◆ **What needs to be done**: Your copy of the listing should match it exactly, only without pictures.

◆ **Data shown**:
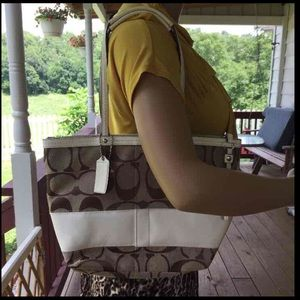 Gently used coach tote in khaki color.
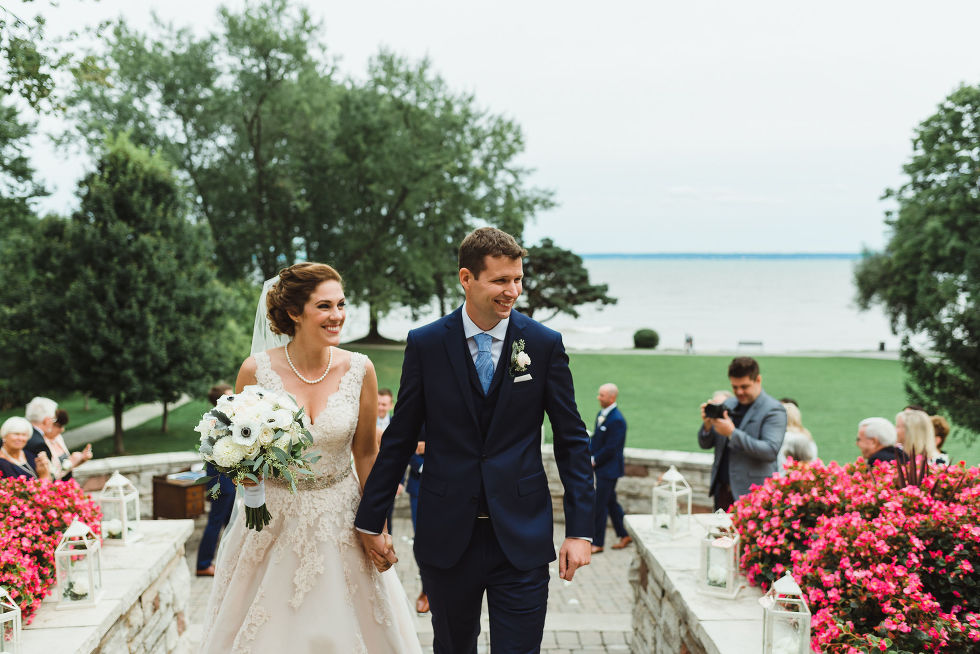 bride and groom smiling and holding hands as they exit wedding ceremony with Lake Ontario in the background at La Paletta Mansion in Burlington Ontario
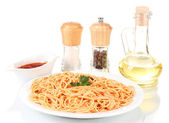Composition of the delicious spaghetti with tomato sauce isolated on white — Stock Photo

◆ **Response box**:
 Gently used coach tote in khaki color.
 bride and groom smiling and holding hands as they exit wedding ceremony with Lake Ontario in the background at La Paletta Mansion in Burlington Ontario
Composition of the delicious spaghetti with tomato sauce isolated on white — Stock Photo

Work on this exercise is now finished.